There are basically two parts to it... the UI and the backend. The UI
I will leave up to you since that is usually more project specific.
For the backend, you can use the Dictionary Class to build your list or
you can create a custom class. Your own class would probably be faster
and would allow you to ignore case-sensitivity (if you want).
This example is one way to do it, but I am certain that there are many
more examples. This approach is time consuming when it searches toward
the beginning of the string since there are so many possible matches.
Basically, you have a list of all possible characters you are looking
for. In most cases, this would be A-Z and 0-9 and a word ending
identifier. You need the word ending to notify you that there is a
possible valid substring. In the example below I am using '&h0' for
the word ending, which is hexadecimal in REALbasic for Null.

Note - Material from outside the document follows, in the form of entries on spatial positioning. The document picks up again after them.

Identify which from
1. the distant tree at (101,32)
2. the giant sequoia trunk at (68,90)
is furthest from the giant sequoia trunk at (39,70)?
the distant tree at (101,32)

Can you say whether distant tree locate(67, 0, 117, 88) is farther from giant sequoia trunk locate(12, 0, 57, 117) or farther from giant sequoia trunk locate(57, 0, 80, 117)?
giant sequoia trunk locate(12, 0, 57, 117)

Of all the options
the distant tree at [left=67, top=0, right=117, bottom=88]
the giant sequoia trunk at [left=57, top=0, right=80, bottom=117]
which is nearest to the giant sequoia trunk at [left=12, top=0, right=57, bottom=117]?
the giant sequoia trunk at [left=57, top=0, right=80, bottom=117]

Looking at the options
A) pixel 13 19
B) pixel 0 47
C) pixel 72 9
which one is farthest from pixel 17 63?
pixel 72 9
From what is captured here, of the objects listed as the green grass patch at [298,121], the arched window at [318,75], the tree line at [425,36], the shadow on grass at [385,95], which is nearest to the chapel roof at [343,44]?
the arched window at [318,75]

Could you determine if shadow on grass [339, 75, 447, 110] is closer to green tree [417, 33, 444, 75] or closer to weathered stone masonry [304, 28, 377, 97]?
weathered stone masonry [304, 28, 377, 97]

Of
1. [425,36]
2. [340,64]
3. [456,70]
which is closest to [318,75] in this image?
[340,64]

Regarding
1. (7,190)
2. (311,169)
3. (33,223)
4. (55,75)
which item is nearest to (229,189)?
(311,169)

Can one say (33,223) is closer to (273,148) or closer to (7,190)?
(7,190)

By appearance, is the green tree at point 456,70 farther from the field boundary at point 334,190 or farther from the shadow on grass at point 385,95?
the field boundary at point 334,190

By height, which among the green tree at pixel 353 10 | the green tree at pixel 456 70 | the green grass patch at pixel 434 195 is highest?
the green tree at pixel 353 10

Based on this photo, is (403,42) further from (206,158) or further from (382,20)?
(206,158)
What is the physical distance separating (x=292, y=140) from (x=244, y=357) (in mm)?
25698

I will explain using the Dictionary, and given the following list of
words to add to the autocomplete:
car
cat
catch
dog
As you are creating your autocomplete list, you just look to see if the
first character of the list item has already been added -- if not, then
add it. The first word in our list is "dog" so we will look for "d".
When you finish you should have a nested dictionary structure something
like this (please forgive the ASCII art):
[root] -+- ( c ) --- ( a ) -+- ( r ) --- (&h0)
| |
| +- ( t ) -+- (&h0)
| |
| +- ( c ) --- ( h ) --- (&h0)
|
+- ( d ) --- ( o ) --- ( g ) --- (&h0)
In the ASCII art above, the [root] is a Dictionary object and it has
two objects: (c) and (d). The Keys for these objects are "c" and "d"
(as String Variants). The Value for both objects are new dictionaries.
The (c) object contains a single object: (a) with a key "a". So we
have (c)(a) connecting the links together.
(c)(a) contains two items (r) and (t).
Looking at (r) we see that it contains the Null (0 As Integer Variant).
So now we have one complete word in our structure: (c)(a)(r)(&h0).
Since (r) only contains the single item, the chain ends here.
Looking at (c)(a)(t)_ we see that it contains two objects, a (&h0) and
a (c). So now we have the word (c)(a)(t)(&h0) and we also know that
there is another word that extends beyond with (c)(a)(t)(c).
That is the logic behind the structure. To implement autocomplete in
your code, you would return all possible strings which start with the
existing string. So if the user were to enter "ca", the matching
strings would be "car", "cat" and "catch" but "dog" would be excluded.